Palo Alto Utilities workers restore gas lines after a truck drove over a curb meter manifold on Kipling Avenue in December 2017. Photo by Veronica Weber.
Concerned about insufficient training and safety protocols, about 100 employees of the Utilities Department are calling for the city’s largest labor union to approve a separate contract for them.

The proposal, which pertains to utility field workers, has created a schism within the Service Employees International Union, Local 521, which represents more than half of the city’s entire workforce, including librarians, administrative assistants, park rangers, electricians and city planners.

The effort is being spearheaded by Peter Quiroz, a gas utility employee who has held leadership positions in the Palo Alto chapter of the SEIU for more than a decade, including stints as a steward and, more recently, as chapter chair. Quiroz said in an interview that the existing SEIU contract doesn’t go far enough in ensuring that the utility workers are properly protected.

“If we don’t have the right tools, we’re put into a predicament of how to get this done safely and properly,” Quiroz said.

The roughly 600 workers represented by the SEIU are all currently covered by a contract that the City Council approved in March, which grants all members cost-of-living wage increases totaling 8.5% over three years. The wage is split over three years, with everyone getting a 3% raise in the first year of the contract, a 2.5% raise in the second and a 3% raise in the third. Some positions will see additional raises based on a survey that considers salaries in other jurisdictions.

But for the roughly 100 employees who are seeking their own contract, the main issue isn’t pay, but safety. Quiroz argued that the SEIU contract is too broad to consider the specific needs of the utility linepersons and locators whose job is especially risky without proper safety measures.

The current SEIU contract includes a section on apprenticeships with provisions for utility employees, and the Utilities Department has an existing program that allows apprentice linepersons, cable splicers and electricians to get reclassified as permanent employees upon successful completion.
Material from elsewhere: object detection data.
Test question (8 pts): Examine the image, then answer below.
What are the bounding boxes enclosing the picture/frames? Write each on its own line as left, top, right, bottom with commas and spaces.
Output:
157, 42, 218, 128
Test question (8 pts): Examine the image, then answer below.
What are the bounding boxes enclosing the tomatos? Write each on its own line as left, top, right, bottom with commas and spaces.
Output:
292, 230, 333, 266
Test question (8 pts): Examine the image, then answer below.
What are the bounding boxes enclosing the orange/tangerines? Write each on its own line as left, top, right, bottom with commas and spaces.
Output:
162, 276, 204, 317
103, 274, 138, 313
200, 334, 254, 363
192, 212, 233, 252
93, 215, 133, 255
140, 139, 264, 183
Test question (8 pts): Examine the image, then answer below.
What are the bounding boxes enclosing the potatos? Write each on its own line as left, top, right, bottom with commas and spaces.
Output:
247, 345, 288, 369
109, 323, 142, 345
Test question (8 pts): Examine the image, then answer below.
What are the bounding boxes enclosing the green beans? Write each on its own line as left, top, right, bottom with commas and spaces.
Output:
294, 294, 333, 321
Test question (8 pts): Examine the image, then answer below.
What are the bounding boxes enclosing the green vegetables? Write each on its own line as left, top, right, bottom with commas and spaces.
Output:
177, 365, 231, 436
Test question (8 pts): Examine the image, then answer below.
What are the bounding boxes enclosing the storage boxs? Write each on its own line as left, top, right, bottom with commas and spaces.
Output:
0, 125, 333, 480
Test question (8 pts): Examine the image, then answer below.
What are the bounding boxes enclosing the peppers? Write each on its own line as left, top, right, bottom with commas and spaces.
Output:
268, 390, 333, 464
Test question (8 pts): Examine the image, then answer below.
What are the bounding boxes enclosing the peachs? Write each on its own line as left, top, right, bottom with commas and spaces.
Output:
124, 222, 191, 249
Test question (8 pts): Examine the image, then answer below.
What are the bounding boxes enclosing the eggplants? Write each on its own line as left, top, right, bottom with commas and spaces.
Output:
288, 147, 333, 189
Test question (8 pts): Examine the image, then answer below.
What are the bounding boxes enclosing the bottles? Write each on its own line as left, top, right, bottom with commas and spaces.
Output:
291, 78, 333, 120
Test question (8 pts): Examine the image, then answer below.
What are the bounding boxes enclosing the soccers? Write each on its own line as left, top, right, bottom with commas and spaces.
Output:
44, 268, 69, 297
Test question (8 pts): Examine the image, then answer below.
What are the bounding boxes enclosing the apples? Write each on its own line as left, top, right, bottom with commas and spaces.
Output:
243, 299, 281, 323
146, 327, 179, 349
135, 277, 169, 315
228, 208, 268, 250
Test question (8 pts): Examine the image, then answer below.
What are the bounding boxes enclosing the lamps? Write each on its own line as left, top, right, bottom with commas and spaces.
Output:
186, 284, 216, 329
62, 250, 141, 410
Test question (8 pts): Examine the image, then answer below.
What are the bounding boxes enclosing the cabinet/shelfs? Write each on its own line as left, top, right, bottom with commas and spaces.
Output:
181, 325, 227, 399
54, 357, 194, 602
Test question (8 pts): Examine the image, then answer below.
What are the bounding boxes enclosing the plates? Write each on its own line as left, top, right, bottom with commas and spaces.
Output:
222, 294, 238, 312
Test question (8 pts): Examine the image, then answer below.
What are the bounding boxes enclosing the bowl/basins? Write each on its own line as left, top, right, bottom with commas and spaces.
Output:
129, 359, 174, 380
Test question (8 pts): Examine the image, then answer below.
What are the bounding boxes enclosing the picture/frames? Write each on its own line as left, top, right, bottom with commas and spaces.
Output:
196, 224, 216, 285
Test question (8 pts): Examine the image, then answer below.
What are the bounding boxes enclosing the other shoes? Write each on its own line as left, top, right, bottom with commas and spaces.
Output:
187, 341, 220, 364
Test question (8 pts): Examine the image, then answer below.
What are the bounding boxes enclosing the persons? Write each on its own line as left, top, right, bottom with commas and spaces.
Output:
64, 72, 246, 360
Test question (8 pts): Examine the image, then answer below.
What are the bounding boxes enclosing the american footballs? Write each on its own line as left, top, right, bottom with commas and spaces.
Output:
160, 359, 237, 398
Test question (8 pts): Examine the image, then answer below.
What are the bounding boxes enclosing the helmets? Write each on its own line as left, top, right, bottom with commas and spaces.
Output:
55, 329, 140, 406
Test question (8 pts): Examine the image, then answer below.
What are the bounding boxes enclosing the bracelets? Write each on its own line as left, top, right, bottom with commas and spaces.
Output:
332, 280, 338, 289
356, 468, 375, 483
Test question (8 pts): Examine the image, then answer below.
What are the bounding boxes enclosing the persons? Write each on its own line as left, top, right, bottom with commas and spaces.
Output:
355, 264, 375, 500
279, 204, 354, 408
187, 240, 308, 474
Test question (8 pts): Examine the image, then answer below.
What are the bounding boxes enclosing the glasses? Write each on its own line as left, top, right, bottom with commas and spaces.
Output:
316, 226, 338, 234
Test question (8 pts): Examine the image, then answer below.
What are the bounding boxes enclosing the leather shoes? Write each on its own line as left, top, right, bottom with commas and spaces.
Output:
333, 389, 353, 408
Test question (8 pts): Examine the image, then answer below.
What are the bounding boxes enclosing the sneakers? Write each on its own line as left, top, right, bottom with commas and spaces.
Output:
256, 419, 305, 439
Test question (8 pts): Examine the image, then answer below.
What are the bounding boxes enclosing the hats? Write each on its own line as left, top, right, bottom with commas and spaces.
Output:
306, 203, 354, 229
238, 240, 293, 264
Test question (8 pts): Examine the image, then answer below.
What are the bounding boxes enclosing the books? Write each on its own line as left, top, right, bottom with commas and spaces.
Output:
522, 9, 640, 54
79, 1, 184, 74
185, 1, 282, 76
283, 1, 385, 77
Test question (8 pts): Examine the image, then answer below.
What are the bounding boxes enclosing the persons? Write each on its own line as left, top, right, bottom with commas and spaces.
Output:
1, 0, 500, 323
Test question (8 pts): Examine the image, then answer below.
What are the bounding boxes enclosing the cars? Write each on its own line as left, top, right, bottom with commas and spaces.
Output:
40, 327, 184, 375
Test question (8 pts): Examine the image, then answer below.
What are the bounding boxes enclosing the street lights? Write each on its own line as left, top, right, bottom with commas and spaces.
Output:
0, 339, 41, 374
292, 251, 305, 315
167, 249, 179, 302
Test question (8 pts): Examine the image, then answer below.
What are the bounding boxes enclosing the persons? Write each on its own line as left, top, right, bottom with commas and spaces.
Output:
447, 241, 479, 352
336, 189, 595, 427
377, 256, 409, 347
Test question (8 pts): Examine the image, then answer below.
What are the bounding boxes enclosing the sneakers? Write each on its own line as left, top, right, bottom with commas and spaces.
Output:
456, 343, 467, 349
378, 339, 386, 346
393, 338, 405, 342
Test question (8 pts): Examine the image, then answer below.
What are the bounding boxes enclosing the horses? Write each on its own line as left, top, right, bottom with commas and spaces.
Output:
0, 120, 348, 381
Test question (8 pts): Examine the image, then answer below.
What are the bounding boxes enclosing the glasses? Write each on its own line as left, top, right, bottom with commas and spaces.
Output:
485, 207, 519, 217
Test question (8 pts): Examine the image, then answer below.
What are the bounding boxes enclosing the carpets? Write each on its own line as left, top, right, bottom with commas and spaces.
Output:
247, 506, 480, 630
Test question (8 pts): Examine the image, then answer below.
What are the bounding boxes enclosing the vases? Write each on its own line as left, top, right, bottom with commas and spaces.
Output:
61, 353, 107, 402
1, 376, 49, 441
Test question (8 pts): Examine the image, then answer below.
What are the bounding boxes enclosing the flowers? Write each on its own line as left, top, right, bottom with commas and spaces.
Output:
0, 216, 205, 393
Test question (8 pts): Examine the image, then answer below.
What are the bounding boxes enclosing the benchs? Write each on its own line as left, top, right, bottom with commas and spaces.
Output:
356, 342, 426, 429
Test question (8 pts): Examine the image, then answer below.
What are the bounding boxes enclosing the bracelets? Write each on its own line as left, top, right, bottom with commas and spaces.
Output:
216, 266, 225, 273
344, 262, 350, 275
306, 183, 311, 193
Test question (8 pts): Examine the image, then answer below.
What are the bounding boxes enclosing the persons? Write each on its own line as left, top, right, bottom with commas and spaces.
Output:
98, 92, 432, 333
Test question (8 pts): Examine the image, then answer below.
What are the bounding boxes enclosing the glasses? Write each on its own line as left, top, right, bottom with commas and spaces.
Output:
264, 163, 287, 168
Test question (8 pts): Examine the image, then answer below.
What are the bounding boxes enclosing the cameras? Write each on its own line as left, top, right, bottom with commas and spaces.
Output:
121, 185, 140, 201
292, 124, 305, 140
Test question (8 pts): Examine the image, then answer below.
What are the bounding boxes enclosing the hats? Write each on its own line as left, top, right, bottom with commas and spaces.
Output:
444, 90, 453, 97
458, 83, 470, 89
Quiroz argued that while the language for the apprenticeship program is in the contract, it’s not described in detail like in other contracts, where there are joint committees responsible for the program with oversight from the union.

“There’s no professional oversight,” Quiroz said of the Palo Alto program.

The city faced scrutiny from the federal Occupational Safety and Health Administration in 2019, when Utilities Department lineman Donatus Okhomina died on duty while his crew was replacing a transformer near East Meadow Drive. Investigators cited the city for numerous violations, including failure to ensure only qualified workers work on high-voltage systems and failure to check that employees working near high-voltage lines wear flame- resistant apparel.

Last year, the city paid $68,175 in fines to settle the workplace violations.

Alluding to the 2019 incident, Quiroz argued that utility employees face unique hazards on the job.

“When it comes to electric, utility workers die. When it comes to gas, it’s the residents who pass when something goes wrong,” he said.

Quiroz said the SEIU leadership has failed to respond to his group’s demands. In early June, dozens of utility employees sent emails to the SEIU reaffirming their desire for a utility-only contract, according to documents reviewed by this publication. It was only after more than 90% of the employees opted to stop paying their dues that leadership agreed to schedule a meeting, which still had not taken place as of early this week.

Tensions escalated in June as Quiroz repeatedly emailed SEIU leadership to request a meeting to discuss a utilities contract. For weeks, workers were “met with silence,” he said.

“This could be a turning point for SEIU 521,” Quiroz wrote to SEIU leaders in early June. “By collaborating with our group to create a functional and responsive utility contract, you can establish a model for how specialized workforces are served, not just in Palo Alto, but beyond. This isn’t just about us. It’s about evolving with the times and showing leadership within your own ranks.”

Sara Temple, who recently took over as chair of the Palo Alto chapter of SEIU 521, declined to respond to questions about the effort by utility workers to have their own contract.

This isn’t the first time that utility employees are taking a stand to meet the specialized needs of their professions. In 2011, a group of 45 managers and mid-level employees in the Utilities Department splintered off from the broader group of City Hall managers and professionals to form their own union. The employees overcame initial opposition from the city to form their own bargaining unit, which is known as the Utilities Managers and Professional Association of Palo Alto (UMPAPA).

Unlike the management group, the utility workers within the SEIU are not looking to splinter away from the union, said Quiroz, who temporarily stepped away from his chair role earlier this year to lead the new effort. Their goal is to remain in the union but have their own contract. He cited as precedent a recent decision in the city of San Mateo to have separate contracts for the city’s librarians and maintenance workers.

Utilities workers deserve their own set of protocols to ensure safety, he said. Palo Alto’s existing measures fall well short of those in other cities with municipal utilities, including the city of Santa Clara.

The goal of the current effort, he said, is to create “a blueprint for tailored representation, one that centers safety, skill and public excellence.”

“You’ve got to be fully trained to work on gas, electric, water and sewer,” Quiroz said. “If we compare Palo Alto’s MOA (memorandum of agreement) to Santa Clara’s, we’re lacking so much in terms of union oversight over training programs, over the apprenticeship program, over protocols and safety concerns. There is a lack of knowledge of the work that we do.”